**SOURCE EXTRACT**
-- -- --
Takeaway: While many believe that 2018 was an aberration for Google and Facebook, their troubles may be just beginning.

MARKET WATCH

Google recently was fined $57 million under Europe’s new General Data Protection Regulations (GDPR), the first major fine imposed under GDPR. The fine signifies mounting troubles for Google and Facebook, the once-vaunted Big Tech stocks which have found themselves in hot water with investors and regulators alike. In the wake of a tumultuous 2018, many analysts assume that the troubles are over. But this is a mistake. Google and Facebook must contend with significant headwinds over the coming years and decades that threaten to upend their way of doing business.

Since we last covered Google and Facebook (see: “Danger Ahead for Google and Facebook?” and “Google-Facebook: No, Don’t Buy This Dip”), the long-term outlook has worsened for these firms in several important ways. Let’s start by re-examining the three growth “dynamics” we laid out in our earlier piece. As a reminder, these dynamics, should they take place—Google and Facebook squeezing out all of their digital competitors; digital ad spending rising rapidly as a share of total ad spending; and total ad spending rising rapidly as a share of GDP—would enable Google and Facebook to meet their revenue projections. Overall, these dynamics have shifted in an awkward direction. We remain dubious.

  • Dynamic #1: Google-Facebook Growing as a Share of All Digital Ad Revenue. The outlook here looks much worse than it did previously. In 2018, according to eMarketer, the two companies owned a combined 57.7% of the market—down significantly from 2017. Google’s share alone slid by more than 2 percentage points from 2017 to 2018.
  • Dynamic #2: Digital Ads Growing as a Share of All Ad Revenue. Luckily for Google and Facebook, a worsening outlook for Dynamic #1 was made up for by an improving outlook for Dynamic #2. Digital ads gained a whopping 6-plus percentage points of market share within the total U.S. ad universe, up to 49.7% today by eMarketer’s count. But in our opinion, this growth rate in digital share cannot possibly be repeated for several years in a row—as it would need to in order to justify the consensus projections.
-- -- --
**ROWS**
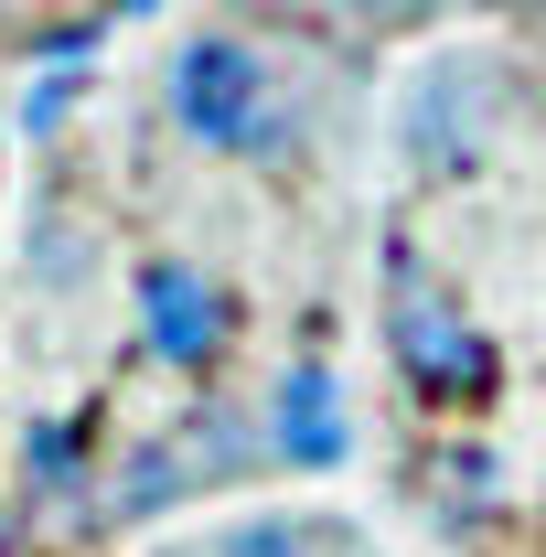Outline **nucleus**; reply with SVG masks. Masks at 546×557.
Here are the masks:
<instances>
[{
  "instance_id": "obj_2",
  "label": "nucleus",
  "mask_w": 546,
  "mask_h": 557,
  "mask_svg": "<svg viewBox=\"0 0 546 557\" xmlns=\"http://www.w3.org/2000/svg\"><path fill=\"white\" fill-rule=\"evenodd\" d=\"M386 344H397V364H408L429 397H482V386H493V344L461 322V300H450V289H429V278H418L408 247L386 258Z\"/></svg>"
},
{
  "instance_id": "obj_3",
  "label": "nucleus",
  "mask_w": 546,
  "mask_h": 557,
  "mask_svg": "<svg viewBox=\"0 0 546 557\" xmlns=\"http://www.w3.org/2000/svg\"><path fill=\"white\" fill-rule=\"evenodd\" d=\"M139 333H150V354H161V364L204 375L214 354H225V333H236V311H225V289H214L204 269L150 258V269H139Z\"/></svg>"
},
{
  "instance_id": "obj_11",
  "label": "nucleus",
  "mask_w": 546,
  "mask_h": 557,
  "mask_svg": "<svg viewBox=\"0 0 546 557\" xmlns=\"http://www.w3.org/2000/svg\"><path fill=\"white\" fill-rule=\"evenodd\" d=\"M65 97H75V86H65V75H54V86H33V108H22V129H33V139H44V129H54V119H65Z\"/></svg>"
},
{
  "instance_id": "obj_1",
  "label": "nucleus",
  "mask_w": 546,
  "mask_h": 557,
  "mask_svg": "<svg viewBox=\"0 0 546 557\" xmlns=\"http://www.w3.org/2000/svg\"><path fill=\"white\" fill-rule=\"evenodd\" d=\"M161 86H172L183 139H204V150H247V161H289L300 150L289 139V108L269 97V54L236 44V33H183Z\"/></svg>"
},
{
  "instance_id": "obj_5",
  "label": "nucleus",
  "mask_w": 546,
  "mask_h": 557,
  "mask_svg": "<svg viewBox=\"0 0 546 557\" xmlns=\"http://www.w3.org/2000/svg\"><path fill=\"white\" fill-rule=\"evenodd\" d=\"M408 150L418 161H472V65H439V75H418V97H408Z\"/></svg>"
},
{
  "instance_id": "obj_10",
  "label": "nucleus",
  "mask_w": 546,
  "mask_h": 557,
  "mask_svg": "<svg viewBox=\"0 0 546 557\" xmlns=\"http://www.w3.org/2000/svg\"><path fill=\"white\" fill-rule=\"evenodd\" d=\"M225 557H300V525H236V536H225Z\"/></svg>"
},
{
  "instance_id": "obj_9",
  "label": "nucleus",
  "mask_w": 546,
  "mask_h": 557,
  "mask_svg": "<svg viewBox=\"0 0 546 557\" xmlns=\"http://www.w3.org/2000/svg\"><path fill=\"white\" fill-rule=\"evenodd\" d=\"M172 483H183V472H172V450H139V461H129V483H119V515H150V504H161Z\"/></svg>"
},
{
  "instance_id": "obj_7",
  "label": "nucleus",
  "mask_w": 546,
  "mask_h": 557,
  "mask_svg": "<svg viewBox=\"0 0 546 557\" xmlns=\"http://www.w3.org/2000/svg\"><path fill=\"white\" fill-rule=\"evenodd\" d=\"M236 461H247V429L204 408V418H194V440H183V483H194V472L214 483V472H236Z\"/></svg>"
},
{
  "instance_id": "obj_8",
  "label": "nucleus",
  "mask_w": 546,
  "mask_h": 557,
  "mask_svg": "<svg viewBox=\"0 0 546 557\" xmlns=\"http://www.w3.org/2000/svg\"><path fill=\"white\" fill-rule=\"evenodd\" d=\"M33 483H44V493H75V483H86V450H75V429H54V418L33 429Z\"/></svg>"
},
{
  "instance_id": "obj_4",
  "label": "nucleus",
  "mask_w": 546,
  "mask_h": 557,
  "mask_svg": "<svg viewBox=\"0 0 546 557\" xmlns=\"http://www.w3.org/2000/svg\"><path fill=\"white\" fill-rule=\"evenodd\" d=\"M269 450L289 472H333L343 450H353V418H343V386L322 364H289L269 386Z\"/></svg>"
},
{
  "instance_id": "obj_6",
  "label": "nucleus",
  "mask_w": 546,
  "mask_h": 557,
  "mask_svg": "<svg viewBox=\"0 0 546 557\" xmlns=\"http://www.w3.org/2000/svg\"><path fill=\"white\" fill-rule=\"evenodd\" d=\"M429 472H439V483H429V504H450V525H472V515H493V450H439V461H429Z\"/></svg>"
}]
</instances>
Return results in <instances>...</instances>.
-- -- --
**GIVEN TASK**
Name each growth dynamic that the market commentary says would let Google and Facebook meet their revenue projections.

**OUTPUT BELOW**
- Google and Facebook squeezing out all of their digital competitors
- Digital ad spending rising rapidly as a share of total ad spending
- Total ad spending rising rapidly as a share of GDP